* [INSTRUCTIONS FOR THE TASK] Within the listing, each line that has the string "mekshq" should be copied.

┌──

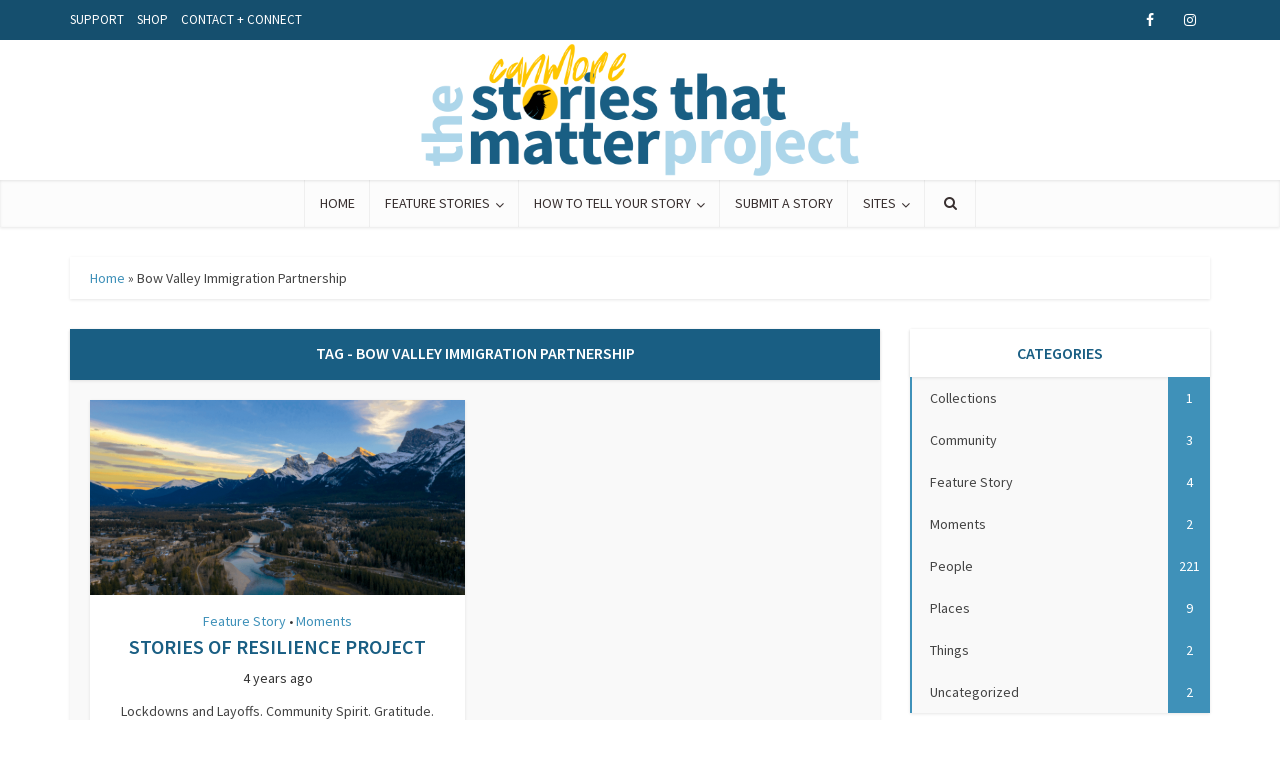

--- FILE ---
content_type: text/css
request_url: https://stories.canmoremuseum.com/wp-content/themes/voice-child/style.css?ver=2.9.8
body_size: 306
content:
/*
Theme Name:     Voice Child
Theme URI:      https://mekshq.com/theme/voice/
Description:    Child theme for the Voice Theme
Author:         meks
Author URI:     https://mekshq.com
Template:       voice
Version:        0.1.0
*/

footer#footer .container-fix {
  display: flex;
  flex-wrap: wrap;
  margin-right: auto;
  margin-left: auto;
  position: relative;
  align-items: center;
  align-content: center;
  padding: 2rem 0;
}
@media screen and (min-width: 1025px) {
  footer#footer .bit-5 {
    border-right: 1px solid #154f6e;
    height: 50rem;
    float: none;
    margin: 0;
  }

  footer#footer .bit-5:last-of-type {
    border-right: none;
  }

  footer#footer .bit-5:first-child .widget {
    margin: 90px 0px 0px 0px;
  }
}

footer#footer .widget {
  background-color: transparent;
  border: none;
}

└──
┌──

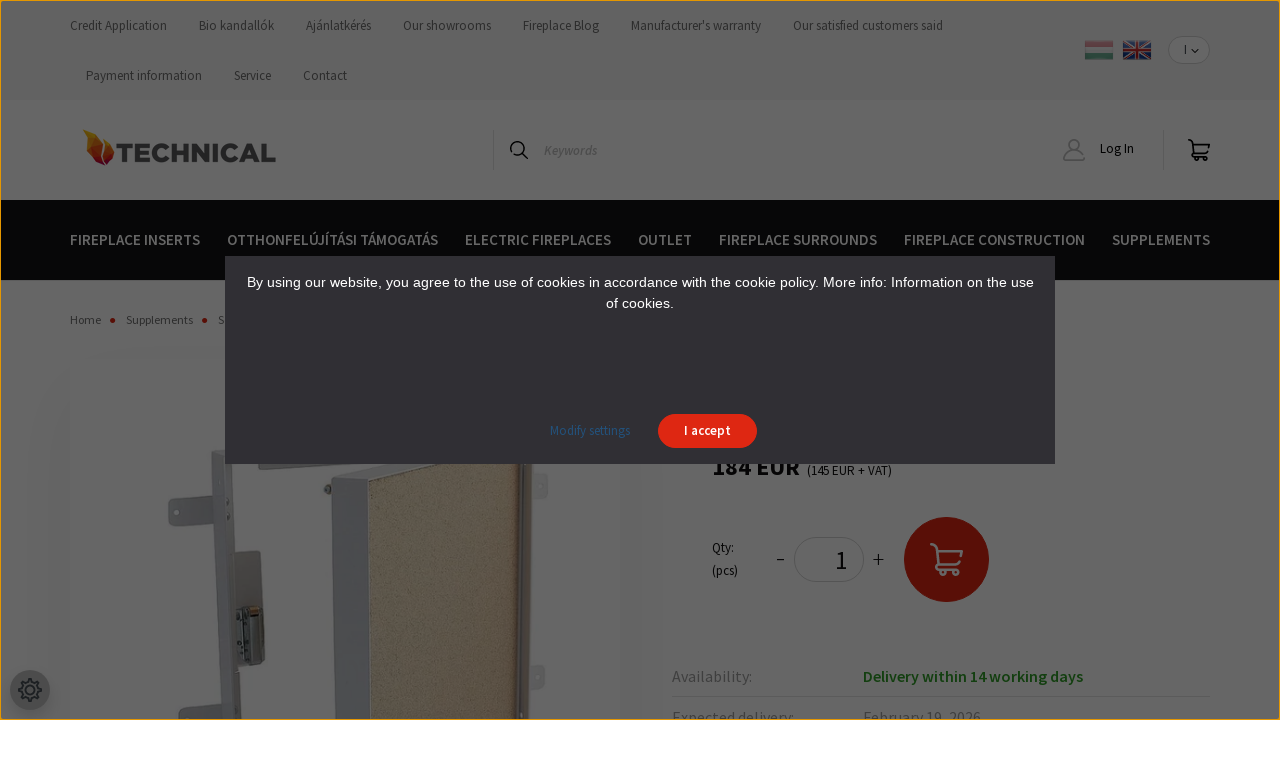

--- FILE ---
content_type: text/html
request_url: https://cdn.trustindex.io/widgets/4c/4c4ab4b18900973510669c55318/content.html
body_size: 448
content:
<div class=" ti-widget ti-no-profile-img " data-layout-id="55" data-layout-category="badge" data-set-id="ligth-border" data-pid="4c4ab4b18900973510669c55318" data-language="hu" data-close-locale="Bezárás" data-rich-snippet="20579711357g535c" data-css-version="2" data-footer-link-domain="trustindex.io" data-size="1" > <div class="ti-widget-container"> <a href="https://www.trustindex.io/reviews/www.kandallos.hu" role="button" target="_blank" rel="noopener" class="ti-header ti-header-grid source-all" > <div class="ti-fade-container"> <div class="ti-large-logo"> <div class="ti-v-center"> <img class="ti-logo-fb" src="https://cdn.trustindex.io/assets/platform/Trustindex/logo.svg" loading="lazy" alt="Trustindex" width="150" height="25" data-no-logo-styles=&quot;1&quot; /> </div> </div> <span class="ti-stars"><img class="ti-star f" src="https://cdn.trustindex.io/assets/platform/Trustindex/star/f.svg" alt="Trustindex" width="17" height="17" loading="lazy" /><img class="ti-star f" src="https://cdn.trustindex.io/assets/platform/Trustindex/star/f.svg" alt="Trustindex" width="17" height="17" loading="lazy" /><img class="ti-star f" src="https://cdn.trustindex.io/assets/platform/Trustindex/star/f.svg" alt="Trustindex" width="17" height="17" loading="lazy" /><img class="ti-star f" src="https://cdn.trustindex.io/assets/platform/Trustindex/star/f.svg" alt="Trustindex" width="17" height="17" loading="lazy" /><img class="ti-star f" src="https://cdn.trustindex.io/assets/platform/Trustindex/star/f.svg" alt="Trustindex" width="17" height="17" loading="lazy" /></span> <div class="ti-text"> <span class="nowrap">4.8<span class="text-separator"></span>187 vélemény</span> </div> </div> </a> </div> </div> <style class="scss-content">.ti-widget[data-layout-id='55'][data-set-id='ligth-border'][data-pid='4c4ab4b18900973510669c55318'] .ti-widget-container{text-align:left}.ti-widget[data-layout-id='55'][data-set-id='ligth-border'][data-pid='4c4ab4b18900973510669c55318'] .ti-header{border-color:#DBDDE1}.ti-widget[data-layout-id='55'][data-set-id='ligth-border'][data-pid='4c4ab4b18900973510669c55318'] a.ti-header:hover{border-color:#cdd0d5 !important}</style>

└──

* [OUTPUT]
Theme URI:      https://mekshq.com/theme/voice/
Author URI:     https://mekshq.com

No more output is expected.